Unmittelbar nach Wiederanpfiff erhöhte Unzhurst durch Christian Schlusser umgehend auf 0:2 (46.), womit quasi schon eine Vorentscheidung getroffen war. Die vorausgehende schnelle Kombination zu diesem Treffer war, wie auch der Torschuss, absolut sehenswert. Was man der Maier-Elf nach diesem Rückschlag zugutehalten muss: aufgeben war absolut keine Option für sie.

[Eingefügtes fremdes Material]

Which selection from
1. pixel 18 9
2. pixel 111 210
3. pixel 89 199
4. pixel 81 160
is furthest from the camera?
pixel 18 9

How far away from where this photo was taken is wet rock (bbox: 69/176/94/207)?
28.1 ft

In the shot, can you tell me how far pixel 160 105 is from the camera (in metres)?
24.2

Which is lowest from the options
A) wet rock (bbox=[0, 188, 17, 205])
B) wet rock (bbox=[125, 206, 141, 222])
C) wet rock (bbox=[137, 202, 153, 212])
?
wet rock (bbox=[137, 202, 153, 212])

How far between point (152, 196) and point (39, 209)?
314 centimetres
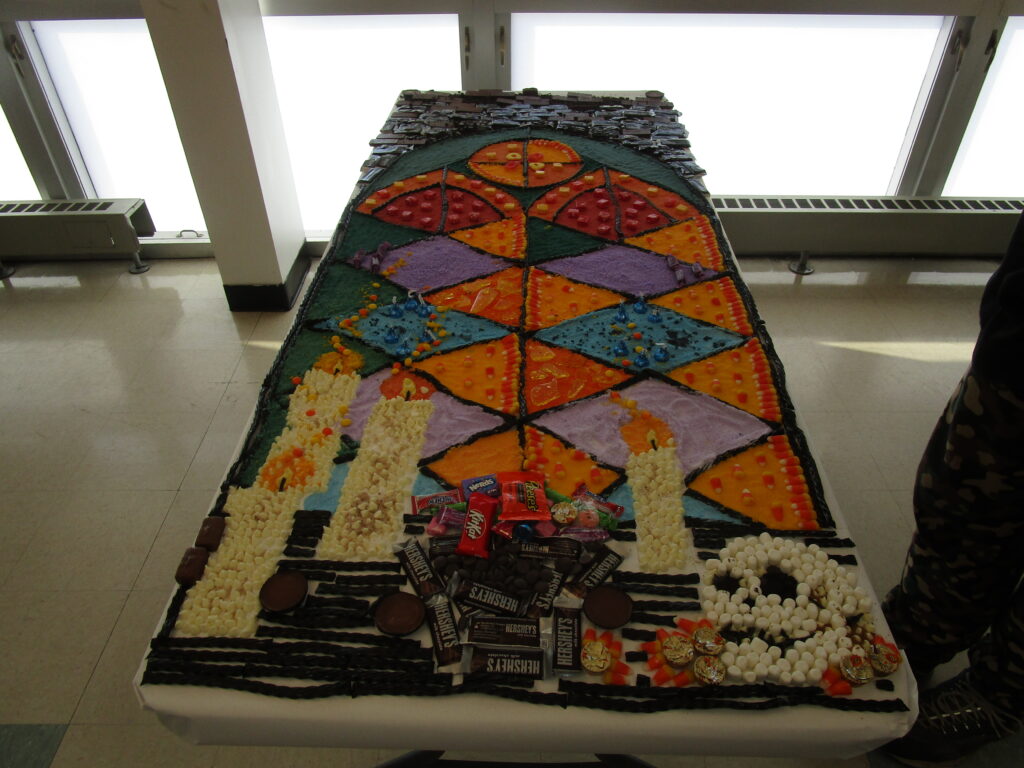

Weiterhin versuchte man, noch eine Ergebniskorrektur herbeizuführen, doch die mangelnde Chancenverwertung zog sich nach wie vor wie ein roter Faden durch das Kappler Spiel. Die Kesch- Truppe dagegen setzte noch eins drauf und ließ mit dem 0:3 in der 89. Minute durch den eingewechselten Rico Widmann nicht den geringsten Zweifel am verdienten Sieg aufkommen.
Aufgrund der derzeitigen Tabellensituation sind die beiden nun folgenden Rückrundenspiel gegen die Aufsteiger Schwarzach und Lauf, die ebenfalls akute Abstiegsprobleme haben, absolut richtungsweisend. Zwei Siege wären daher vonnöten, um noch vor der Winterpause eine echte Trendwende einzuleiten.


Die Reserve des FSV scheint sich nach einer vorübergehenden Flaute wieder gefangen zu haben. Einen 1:2-Pausenrückstand konnte die Kappler Elf nach Wiederanpfiff noch in einen 5:3-Sieg ummünzen. Nicki Müller, Stefan Schneider sowie dreimal Daniel Matt stellten den Erfolg letztendlich sicher.